Return the stretch of the listing from its start through the line containing "Answer: point 682,672, point", reproducing those lines verbatim.

------------------------

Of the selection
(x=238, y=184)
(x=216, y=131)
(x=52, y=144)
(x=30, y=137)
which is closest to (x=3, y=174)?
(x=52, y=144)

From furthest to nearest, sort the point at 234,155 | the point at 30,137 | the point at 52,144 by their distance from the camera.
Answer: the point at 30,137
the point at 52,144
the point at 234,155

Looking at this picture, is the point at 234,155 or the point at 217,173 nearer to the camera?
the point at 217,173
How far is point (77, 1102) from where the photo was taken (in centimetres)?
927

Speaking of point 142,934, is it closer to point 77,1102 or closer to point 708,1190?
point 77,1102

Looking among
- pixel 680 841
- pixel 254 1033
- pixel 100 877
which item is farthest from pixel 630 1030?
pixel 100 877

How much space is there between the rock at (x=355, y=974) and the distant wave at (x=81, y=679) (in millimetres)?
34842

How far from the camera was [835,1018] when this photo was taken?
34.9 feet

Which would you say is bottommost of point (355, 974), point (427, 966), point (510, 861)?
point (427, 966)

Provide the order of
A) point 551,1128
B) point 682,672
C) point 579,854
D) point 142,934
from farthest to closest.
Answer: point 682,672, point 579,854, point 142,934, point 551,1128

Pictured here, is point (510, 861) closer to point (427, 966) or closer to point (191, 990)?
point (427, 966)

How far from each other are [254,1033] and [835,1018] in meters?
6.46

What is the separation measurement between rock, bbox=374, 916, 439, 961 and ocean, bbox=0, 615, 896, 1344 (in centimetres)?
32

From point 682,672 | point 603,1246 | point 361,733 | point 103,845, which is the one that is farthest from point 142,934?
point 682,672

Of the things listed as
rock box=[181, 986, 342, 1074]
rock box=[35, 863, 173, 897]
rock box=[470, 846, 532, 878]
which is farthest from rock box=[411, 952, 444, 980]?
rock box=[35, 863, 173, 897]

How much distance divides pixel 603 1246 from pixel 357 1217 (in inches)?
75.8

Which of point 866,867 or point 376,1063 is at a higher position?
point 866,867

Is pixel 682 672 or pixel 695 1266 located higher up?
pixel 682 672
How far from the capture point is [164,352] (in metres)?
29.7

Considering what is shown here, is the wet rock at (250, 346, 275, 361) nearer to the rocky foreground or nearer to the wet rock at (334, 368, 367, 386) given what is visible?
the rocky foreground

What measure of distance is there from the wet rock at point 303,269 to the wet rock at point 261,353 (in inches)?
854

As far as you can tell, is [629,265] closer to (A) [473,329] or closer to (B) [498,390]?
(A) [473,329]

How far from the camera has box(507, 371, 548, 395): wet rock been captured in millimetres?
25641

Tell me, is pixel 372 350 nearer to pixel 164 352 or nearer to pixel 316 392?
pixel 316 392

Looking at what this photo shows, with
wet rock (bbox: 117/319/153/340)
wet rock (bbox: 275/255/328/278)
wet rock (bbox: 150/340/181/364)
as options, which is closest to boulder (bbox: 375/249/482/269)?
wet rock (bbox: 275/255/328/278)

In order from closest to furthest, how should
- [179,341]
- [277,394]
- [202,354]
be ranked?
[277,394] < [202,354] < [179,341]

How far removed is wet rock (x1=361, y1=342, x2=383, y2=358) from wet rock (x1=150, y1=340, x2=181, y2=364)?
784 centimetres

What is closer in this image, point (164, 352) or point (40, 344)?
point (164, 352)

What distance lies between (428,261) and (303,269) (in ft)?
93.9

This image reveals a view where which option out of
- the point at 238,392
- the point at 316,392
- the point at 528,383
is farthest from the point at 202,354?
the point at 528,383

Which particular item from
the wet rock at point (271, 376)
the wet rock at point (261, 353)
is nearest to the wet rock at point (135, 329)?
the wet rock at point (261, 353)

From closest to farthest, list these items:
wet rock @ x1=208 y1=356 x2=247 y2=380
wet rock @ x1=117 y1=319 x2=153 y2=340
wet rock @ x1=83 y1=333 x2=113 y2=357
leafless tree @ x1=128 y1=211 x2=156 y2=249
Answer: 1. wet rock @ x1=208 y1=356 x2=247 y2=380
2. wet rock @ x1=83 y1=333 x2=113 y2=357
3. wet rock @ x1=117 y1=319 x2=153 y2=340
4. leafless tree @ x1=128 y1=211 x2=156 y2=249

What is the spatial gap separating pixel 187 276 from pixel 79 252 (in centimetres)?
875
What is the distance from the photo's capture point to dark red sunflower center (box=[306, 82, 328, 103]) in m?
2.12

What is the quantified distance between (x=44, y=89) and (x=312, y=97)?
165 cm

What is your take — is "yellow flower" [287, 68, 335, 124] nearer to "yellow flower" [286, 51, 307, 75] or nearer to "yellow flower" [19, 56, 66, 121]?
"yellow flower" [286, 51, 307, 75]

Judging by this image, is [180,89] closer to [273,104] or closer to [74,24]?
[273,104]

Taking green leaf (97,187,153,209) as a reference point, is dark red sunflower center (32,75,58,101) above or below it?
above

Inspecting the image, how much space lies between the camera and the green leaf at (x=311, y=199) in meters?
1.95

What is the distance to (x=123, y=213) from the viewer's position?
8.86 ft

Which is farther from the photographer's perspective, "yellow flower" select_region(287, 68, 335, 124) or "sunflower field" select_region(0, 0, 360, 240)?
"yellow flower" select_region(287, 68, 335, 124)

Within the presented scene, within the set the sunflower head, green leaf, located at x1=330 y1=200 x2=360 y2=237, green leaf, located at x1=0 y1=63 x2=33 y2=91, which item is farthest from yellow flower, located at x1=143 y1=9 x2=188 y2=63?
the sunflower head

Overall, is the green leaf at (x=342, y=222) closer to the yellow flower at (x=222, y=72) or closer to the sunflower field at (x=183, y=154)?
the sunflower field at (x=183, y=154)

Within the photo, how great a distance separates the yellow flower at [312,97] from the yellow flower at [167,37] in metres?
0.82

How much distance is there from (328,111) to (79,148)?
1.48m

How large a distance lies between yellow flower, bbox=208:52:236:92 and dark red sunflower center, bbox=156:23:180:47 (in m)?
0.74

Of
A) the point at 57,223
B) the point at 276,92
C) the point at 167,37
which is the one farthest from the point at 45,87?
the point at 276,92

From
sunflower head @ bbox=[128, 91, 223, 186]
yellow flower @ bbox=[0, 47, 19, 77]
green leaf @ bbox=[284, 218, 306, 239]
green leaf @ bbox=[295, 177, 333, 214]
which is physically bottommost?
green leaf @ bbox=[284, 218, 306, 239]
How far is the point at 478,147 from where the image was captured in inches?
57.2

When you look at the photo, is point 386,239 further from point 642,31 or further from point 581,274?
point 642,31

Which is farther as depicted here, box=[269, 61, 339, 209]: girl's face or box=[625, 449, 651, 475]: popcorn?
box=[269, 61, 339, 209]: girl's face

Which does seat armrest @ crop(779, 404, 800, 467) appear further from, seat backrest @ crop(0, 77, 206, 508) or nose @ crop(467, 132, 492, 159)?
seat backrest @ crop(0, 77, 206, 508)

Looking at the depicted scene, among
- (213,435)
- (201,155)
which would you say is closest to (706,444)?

------------------------

- [Complete answer]
Of the selection
(x=238, y=184)
(x=216, y=131)
(x=52, y=144)
(x=30, y=137)
which is closest to (x=3, y=174)?
(x=52, y=144)

From furthest to nearest, sort the point at 234,155 | the point at 30,137 | the point at 52,144 by their distance from the camera.
Answer: the point at 30,137
the point at 52,144
the point at 234,155

Looking at this picture, is the point at 234,155 or the point at 217,173 nearer to the camera?
the point at 217,173
How far is point (77, 1102) from where the photo was taken (in centimetres)?
927

Speaking of point 142,934, is it closer to point 77,1102 or closer to point 708,1190?
point 77,1102

Looking among
- pixel 680 841
- pixel 254 1033
- pixel 100 877
which item is farthest from pixel 630 1030?
pixel 100 877

How much space is there between the rock at (x=355, y=974) and the distant wave at (x=81, y=679) (in millimetres)?
34842

How far from the camera was [835,1018] when this photo was taken?
34.9 feet

Which would you say is bottommost of point (355, 974), point (427, 966), point (510, 861)?
point (427, 966)

Provide the order of
A) point 551,1128
B) point 682,672
C) point 579,854
D) point 142,934
from farthest to closest.
Answer: point 682,672, point 579,854, point 142,934, point 551,1128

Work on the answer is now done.